Task to complete: Please rewrite the records from the line with "When ranked by elevation, which of" up to and including the line with "Answer: (64,0) →", replacing "green foliage" with "green shrubbery" and leaving everything else unchanged.

Records supplied:
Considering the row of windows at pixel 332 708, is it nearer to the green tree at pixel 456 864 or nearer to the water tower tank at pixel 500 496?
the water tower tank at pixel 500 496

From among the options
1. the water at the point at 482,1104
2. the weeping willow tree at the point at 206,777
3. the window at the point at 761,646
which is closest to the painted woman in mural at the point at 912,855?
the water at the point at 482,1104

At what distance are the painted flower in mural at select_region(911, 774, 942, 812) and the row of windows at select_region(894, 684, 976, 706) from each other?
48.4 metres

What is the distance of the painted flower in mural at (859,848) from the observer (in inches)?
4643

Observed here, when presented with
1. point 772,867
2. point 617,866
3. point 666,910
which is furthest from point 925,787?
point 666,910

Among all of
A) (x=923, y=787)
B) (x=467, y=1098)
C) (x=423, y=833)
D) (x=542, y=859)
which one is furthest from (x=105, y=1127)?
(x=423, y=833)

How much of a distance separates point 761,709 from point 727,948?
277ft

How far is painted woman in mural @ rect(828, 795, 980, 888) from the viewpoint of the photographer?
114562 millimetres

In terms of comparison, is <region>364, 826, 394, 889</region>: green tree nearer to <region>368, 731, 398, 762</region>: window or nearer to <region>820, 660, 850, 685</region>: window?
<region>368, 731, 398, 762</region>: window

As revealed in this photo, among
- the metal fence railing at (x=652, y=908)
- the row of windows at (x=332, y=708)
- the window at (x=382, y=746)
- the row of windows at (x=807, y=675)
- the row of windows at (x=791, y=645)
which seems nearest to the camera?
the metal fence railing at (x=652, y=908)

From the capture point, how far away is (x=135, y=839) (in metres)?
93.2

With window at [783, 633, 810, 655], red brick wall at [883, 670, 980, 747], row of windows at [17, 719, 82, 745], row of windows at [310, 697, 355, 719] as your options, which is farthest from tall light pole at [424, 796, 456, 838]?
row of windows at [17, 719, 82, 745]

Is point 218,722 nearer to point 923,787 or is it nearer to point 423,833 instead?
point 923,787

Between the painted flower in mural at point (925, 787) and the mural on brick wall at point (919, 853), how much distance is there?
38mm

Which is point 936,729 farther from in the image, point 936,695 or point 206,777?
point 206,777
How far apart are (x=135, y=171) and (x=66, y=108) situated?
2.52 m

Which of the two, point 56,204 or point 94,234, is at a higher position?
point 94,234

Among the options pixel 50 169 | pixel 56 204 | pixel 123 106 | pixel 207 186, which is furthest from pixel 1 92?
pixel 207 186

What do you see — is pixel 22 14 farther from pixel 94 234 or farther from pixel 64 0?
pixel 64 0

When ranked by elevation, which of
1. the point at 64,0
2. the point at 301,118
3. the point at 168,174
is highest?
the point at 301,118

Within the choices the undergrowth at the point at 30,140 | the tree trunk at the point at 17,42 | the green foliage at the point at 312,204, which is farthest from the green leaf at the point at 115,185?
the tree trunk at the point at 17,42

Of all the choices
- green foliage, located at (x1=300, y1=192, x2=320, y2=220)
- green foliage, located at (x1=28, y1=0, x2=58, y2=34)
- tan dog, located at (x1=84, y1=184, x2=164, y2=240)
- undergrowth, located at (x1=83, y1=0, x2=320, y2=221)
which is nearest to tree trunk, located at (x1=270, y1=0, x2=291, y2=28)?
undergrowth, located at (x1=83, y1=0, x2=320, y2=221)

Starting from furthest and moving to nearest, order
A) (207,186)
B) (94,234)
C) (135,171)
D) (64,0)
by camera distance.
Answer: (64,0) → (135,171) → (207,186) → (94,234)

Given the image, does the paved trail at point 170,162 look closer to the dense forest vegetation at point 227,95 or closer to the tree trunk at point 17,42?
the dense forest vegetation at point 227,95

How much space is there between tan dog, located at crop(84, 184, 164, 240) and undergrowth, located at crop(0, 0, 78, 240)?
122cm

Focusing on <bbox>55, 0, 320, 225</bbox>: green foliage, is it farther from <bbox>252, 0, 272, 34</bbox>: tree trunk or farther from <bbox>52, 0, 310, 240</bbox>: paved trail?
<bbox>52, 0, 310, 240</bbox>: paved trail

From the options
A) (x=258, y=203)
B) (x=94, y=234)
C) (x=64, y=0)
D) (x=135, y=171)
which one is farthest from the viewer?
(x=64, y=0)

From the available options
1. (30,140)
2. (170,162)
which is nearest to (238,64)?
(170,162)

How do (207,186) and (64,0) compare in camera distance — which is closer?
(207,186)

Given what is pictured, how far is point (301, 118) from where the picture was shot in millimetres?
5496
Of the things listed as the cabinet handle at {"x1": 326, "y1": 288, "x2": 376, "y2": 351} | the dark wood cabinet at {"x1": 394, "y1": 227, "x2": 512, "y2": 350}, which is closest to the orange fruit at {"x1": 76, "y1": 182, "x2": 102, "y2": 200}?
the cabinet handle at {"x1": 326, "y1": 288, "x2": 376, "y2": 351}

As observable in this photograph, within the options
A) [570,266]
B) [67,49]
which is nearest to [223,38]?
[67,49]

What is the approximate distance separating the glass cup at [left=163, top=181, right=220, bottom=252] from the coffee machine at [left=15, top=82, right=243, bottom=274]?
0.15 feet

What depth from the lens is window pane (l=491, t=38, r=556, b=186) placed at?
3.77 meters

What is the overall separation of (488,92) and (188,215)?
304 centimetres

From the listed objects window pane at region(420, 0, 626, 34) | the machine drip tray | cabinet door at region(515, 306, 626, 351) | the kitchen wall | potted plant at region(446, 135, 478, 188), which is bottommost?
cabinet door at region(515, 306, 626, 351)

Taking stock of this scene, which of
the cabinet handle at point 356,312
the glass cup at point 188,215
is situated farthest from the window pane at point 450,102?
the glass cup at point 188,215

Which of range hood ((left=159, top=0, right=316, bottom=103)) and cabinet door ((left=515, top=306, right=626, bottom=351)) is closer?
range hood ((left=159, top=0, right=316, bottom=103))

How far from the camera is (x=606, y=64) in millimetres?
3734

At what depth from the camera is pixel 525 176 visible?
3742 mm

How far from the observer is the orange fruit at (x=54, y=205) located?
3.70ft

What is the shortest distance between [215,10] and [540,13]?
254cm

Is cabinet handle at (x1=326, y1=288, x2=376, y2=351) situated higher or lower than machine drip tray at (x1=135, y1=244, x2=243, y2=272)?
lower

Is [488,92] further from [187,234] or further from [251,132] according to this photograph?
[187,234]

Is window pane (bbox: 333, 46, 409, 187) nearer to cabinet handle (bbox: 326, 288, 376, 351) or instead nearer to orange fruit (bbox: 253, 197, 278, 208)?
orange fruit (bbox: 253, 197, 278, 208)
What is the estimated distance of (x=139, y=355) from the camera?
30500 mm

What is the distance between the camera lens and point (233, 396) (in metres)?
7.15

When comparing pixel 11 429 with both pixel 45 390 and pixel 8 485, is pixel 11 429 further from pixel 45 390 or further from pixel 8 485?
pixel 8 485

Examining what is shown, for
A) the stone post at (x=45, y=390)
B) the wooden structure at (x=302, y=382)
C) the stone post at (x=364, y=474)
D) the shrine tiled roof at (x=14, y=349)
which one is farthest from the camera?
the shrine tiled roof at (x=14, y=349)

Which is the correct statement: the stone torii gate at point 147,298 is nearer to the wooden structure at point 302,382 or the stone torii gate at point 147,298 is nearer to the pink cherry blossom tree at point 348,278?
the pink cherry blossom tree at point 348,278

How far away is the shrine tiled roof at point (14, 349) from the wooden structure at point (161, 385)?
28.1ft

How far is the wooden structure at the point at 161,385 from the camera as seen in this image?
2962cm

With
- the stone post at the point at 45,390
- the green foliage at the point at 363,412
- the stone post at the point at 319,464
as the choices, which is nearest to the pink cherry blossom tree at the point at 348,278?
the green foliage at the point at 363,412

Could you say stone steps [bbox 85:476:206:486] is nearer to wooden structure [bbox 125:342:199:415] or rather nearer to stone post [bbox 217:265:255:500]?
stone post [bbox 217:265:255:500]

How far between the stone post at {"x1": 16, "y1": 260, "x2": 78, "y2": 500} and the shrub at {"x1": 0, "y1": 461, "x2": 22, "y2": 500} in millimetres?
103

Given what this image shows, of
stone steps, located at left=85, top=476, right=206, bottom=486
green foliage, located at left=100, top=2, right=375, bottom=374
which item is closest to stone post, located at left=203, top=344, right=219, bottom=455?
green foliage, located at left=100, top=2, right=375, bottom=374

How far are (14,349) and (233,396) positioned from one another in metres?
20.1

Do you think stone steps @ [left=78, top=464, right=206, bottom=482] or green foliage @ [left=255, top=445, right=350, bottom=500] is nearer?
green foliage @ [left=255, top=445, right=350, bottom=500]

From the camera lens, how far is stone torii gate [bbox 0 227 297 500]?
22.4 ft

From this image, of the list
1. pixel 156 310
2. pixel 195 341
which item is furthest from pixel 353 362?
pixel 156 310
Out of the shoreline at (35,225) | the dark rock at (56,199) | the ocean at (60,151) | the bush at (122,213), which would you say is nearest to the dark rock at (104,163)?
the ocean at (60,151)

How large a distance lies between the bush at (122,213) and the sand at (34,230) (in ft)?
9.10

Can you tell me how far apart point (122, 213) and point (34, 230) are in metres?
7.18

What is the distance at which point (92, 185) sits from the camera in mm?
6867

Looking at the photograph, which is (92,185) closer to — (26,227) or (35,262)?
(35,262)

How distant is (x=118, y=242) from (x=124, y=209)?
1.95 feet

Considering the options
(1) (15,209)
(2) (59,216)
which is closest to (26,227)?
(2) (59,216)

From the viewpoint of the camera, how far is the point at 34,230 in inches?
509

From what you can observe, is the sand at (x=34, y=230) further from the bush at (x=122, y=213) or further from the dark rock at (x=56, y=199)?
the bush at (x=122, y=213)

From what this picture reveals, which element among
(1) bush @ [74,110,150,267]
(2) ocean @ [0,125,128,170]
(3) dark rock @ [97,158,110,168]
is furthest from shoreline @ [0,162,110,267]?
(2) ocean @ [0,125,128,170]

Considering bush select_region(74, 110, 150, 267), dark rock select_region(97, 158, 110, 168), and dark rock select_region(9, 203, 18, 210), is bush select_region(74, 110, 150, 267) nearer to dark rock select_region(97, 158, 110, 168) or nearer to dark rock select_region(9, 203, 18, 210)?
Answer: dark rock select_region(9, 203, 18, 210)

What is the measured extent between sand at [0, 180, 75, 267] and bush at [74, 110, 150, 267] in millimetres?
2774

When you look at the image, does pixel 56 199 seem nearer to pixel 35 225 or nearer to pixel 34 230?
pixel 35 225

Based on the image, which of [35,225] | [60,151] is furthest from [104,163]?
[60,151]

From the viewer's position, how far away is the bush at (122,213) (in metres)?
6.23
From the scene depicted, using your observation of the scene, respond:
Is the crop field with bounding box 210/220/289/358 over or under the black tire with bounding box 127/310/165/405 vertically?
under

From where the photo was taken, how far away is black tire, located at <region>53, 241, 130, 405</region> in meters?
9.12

Answer:
When ranked by elevation, which of
1. the point at 64,0
2. the point at 301,118
3. the point at 168,174
is highest?
the point at 301,118

Within the choices the undergrowth at the point at 30,140 | the tree trunk at the point at 17,42 | the green shrubbery at the point at 312,204, which is farthest from the green leaf at the point at 115,185?
the tree trunk at the point at 17,42

Of all the choices
- green shrubbery, located at (x1=300, y1=192, x2=320, y2=220)
- green shrubbery, located at (x1=28, y1=0, x2=58, y2=34)
- tan dog, located at (x1=84, y1=184, x2=164, y2=240)
- undergrowth, located at (x1=83, y1=0, x2=320, y2=221)
which is nearest to tree trunk, located at (x1=270, y1=0, x2=291, y2=28)?
undergrowth, located at (x1=83, y1=0, x2=320, y2=221)

Starting from furthest and moving to nearest, order
A) (207,186)
B) (94,234)
C) (135,171)
D) (64,0)
by camera distance.
Answer: (64,0) → (135,171) → (207,186) → (94,234)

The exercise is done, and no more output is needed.